Imaging is important for the diagnosis of iNPH, and early detection of the disease facilitates prompt treatment. With corresponding reliability for CT and MRI, when it comes to reporting signs of iNPH, radiologists and neurologists can be confident in the assessment independent of modality. For detection of iNPH, CT is a suitable first-line investigation because of its wide availability and low cost, whereas MRI can confirm the diagnosis and rule out other causes of ventriculomegaly. The iNPH Radscale includes seven iNPH-associated features and can aid the structured reporting. Other scales and scoring systems have been suggested, i.e., the iNPH probability calculator for diagnosis and the DESH score for selection of shunt candidates [17, 29]. The iNPH probability calculator includes Evans’ index and callosal angle and has been proven to discriminate Alzheimer’s disease from iNPH. However, the DESH features are not included, with the risk of false negative results. DESH score is constructed for predicting shunt response, which is important to separate from diagnostic purposes.

Reporting a standardized measurement that is assessed in an arbitrary way could potentially mislead an investigation.

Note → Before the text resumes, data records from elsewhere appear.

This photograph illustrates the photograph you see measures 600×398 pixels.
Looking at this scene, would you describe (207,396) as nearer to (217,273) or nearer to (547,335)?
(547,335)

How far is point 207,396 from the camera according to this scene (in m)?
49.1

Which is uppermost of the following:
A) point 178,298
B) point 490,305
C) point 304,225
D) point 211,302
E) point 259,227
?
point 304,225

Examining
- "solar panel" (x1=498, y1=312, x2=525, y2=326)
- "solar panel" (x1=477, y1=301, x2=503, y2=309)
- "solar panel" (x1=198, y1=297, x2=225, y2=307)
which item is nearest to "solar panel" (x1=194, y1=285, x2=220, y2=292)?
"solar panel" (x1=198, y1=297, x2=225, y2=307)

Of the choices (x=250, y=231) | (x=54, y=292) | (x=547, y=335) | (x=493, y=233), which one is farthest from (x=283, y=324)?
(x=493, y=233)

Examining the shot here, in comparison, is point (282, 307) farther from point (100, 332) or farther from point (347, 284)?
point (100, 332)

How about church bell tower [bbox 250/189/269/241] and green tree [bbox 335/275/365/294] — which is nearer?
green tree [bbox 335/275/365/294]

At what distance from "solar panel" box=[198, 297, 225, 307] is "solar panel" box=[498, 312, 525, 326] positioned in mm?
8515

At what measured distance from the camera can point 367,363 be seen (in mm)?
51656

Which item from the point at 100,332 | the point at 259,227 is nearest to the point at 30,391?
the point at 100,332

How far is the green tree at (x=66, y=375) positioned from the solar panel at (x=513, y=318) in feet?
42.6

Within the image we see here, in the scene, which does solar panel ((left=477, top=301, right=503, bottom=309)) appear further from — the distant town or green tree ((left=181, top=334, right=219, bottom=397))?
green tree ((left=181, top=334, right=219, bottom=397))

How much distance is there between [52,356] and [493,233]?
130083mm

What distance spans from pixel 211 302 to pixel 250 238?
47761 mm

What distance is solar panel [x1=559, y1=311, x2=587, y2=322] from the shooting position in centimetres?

If it is not performed correctly, such a measurement should not be reported at all. A standardized measurement procedure can be time-consuming and requires patience, but hopefully it produces reproducible data and eliminates reader-dependent/subjective reports.

Conclusions

CT and MRI are equally good for assessing the radiological signs associated with iNPH. The agreement was substantial to almost perfect, except for periventricular white matter changes, as MRI has superior soft tissue contrast. As with any semiquantitative assessment, thorough alignment and harmonization between readers is essential. Therefore, the iNPH Radscale is applicable to both CT and MRI and may become an important tool for standardized evaluation in the workup in patients with suspected iNPH.